From a well, actually…
And what does the Schmooze say when a supermodel-slash-entrepreneur converts to Judaism and marries a Jewish real estate scion turned investor but then doesn’t acknowledge it for months, and the whole thing has shades of, like, biblical protagonists meeting at watering holes?
Well, well, well, well.
We already knew that Kloss converted to Judaism because we weren’t born yesterday, unlike Kloss, who maintains the smooth skin of an infant. But it’s nice to hear it from the very un-horse-like horse’s mouth, we suppose.
Appearing on Andy Cohen’s “Watch What Happened Live,” Kloss took a question about whether or not she converted to Judaism prior to her marriage to Kushner.
“I joined the tribe, mazel,” Kloss responded.
“Nice, you’re a nice Jewish girl!” Cohen said.
Ugh — was this dialogue written by a robot that was forced to watch 10,000 hours of “The Goldbergs”? Wake us when Cohen and Kloss do an interview from inside a 400-gallon tub of hot cream cheese, because these kinds of references to Jewish culture writ-lite are a bigger bummer than sermons about cell phone usage.
Besides, your friends at The Schmooze reported on Klossy’s low-key mikveh habit, like, 10 Rosh Chodeshes ago. It’s an open secret that Kloss has been davening down town for years now — she has obviously been prioritizing her Jewish identity. Besides, there was just no way Seryl and Charles were allowing their son’s fiancee within 18 cubits of a chuppah without the nod of approval of a beit din.
In case you haven’t been following — Kloss and Kushner married in an intimate ceremony in upstate New York in October 2018, after six excruciating years of the younger-Kushner brother filling his Instagram with upsettingly beautiful pictures of Kloss. The couple is thought to represent the vestigial liberal branch of the Kushner-Trump clan, though we’ve seen little of late to suggest that.
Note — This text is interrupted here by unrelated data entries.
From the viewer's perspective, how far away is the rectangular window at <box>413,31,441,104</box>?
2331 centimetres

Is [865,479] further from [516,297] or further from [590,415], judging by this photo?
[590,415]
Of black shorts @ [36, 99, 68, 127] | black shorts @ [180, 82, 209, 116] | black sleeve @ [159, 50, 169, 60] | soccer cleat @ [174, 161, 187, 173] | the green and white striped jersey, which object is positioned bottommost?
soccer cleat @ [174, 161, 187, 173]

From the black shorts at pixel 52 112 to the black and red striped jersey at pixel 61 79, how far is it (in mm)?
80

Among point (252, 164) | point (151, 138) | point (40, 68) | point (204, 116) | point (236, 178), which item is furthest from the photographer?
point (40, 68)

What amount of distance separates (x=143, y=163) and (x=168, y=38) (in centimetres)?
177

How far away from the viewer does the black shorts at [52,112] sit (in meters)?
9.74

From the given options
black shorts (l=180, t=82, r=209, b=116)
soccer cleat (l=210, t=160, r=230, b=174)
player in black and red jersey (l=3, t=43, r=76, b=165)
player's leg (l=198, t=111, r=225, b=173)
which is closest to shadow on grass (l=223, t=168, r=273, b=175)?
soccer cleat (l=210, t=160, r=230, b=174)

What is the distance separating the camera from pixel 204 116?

Do we sound jaded? Only a fool would dream that the union of two beautiful Jewish people with a tangential connection to the President might bring a sea change in US politics. But we indeed were such a fool! A million mazels to Karlie Kloss and Joshua Kushner. May your boutique boxing classes and cycling studios bring you from strength to strength.
Challah back, and Just Jew It and l’chaim to empty words and empty calories, and pray to God that global warming gets you before white supremacy does. Mazel!!!